BANDA ACEH – Kepala Angkatan Udara Negara Teroris Israel yang baru, Mayor Jenderal Omer Tischler, mengatakan negara itu siap mengerahkan seluruh armada jet tempurnya melawan Iran jika diperlukan.
Pernyataan Mayor Jenderal Omer Tischler disampaikan beberapa minggu setelah gencatan senjata yang rapuh dalam perang Timur Tengah, yang meletus ketika Israel dan Amerika Serikat melancarkan serangan terhadap Iran pada akhir Februari 2026.
Lahir pada tahun 1975 di Israel utara, Mayor Jenderal Omer Tischler adalah seorang penerbang karier yang naik pangkat sebagai pilot tempur dan komandan.
“Kami memantau dengan cermat perkembangan di Iran dan siap mengerahkan seluruh angkatan udara ke arah timur jika diperlukan,” kata Tischler pada upacara di mana ia mengambil alih komando dari pendahulunya, Mayor Jenderal Tomer Bar, Selasa (5/5/2026), dilansir Al Arabiya.
“Angkatan udara akan terus bertindak dengan tekad, kekuatan, dan tanggung jawab terhadap ancaman di setiap arena, di setiap tahap, dan terhadap setiap musuh,” jelasnya.
Berbicara pada upacara yang sama, Kepala Militer Israel, Letnan Jenderal Eyal Zamir, mengatakan negara itu tetap “siaga tinggi di semua lini.”
Ia mengatakan militer “siap untuk menanggapi dengan kekuatan terhadap setiap upaya untuk membahayakan Israel.”
Sejak serangan Hamas terhadap Israel pada 7 Oktober 2023, angkatan udara Israel telah melakukan kampanye udara yang ekstensif dan berkelanjutan di berbagai front, khususnya di Gaza, Lebanon, dan Iran.

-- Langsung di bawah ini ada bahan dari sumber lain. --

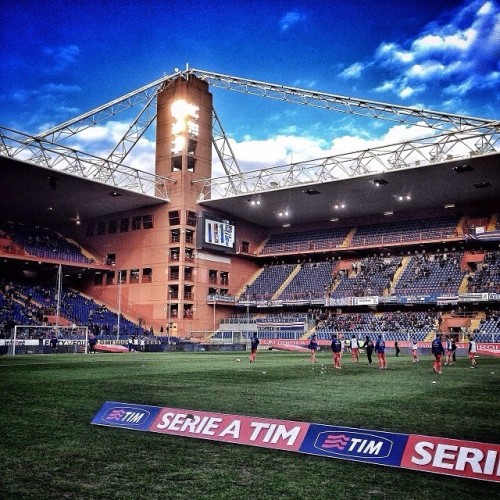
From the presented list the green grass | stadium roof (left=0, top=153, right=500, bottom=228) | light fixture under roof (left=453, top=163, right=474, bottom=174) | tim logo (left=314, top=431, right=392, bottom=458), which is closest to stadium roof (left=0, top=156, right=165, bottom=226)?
stadium roof (left=0, top=153, right=500, bottom=228)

Kemungkinan Perang dengan Iran Dimulai Lagi
Tentara Israel mengatakan mereka berada dalam keadaan siaga tinggi untuk kemungkinan dimulainya kembali perang dengan Iran di tengah meningkatnya eskalasi antara Teheran dan Amerika Serikat (AS) di Selat Hormuz.
Stasiun televisi publik, KAN, mengatakan Perdana Menteri Israel Benjamin Netanyahu mengadakan “serangkaian konsultasi keamanan” sepanjang hari Senin (4/5/2026) untuk membahas situasi di Teluk.
Ketegangan regional meningkat setelah AS dan Israel melancarkan serangan terhadap Iran pada 28 Februari 2026, yang memicu pembalasan dari Teheran terhadap Israel, serta sekutu AS di Teluk, bersamaan dengan penutupan Selat Hormuz.
“Kami memantau situasi dan berada dalam keadaan siaga tinggi di tengah eskalasi di Teluk,” kata militer Israel dalam sebuah pernyataan, Senin, dikutip dari Anadolu Agency.
“Kami menegaskan bahwa tidak ada perubahan dalam instruksi Komando Pertahanan Dalam Negeri,” jelasnya.
Gencatan senjata mulai berlaku pada 8 April 2026 melalui mediasi Pakistan, tetapi pembicaraan di Islamabad gagal menghasilkan kesepakatan yang langgeng.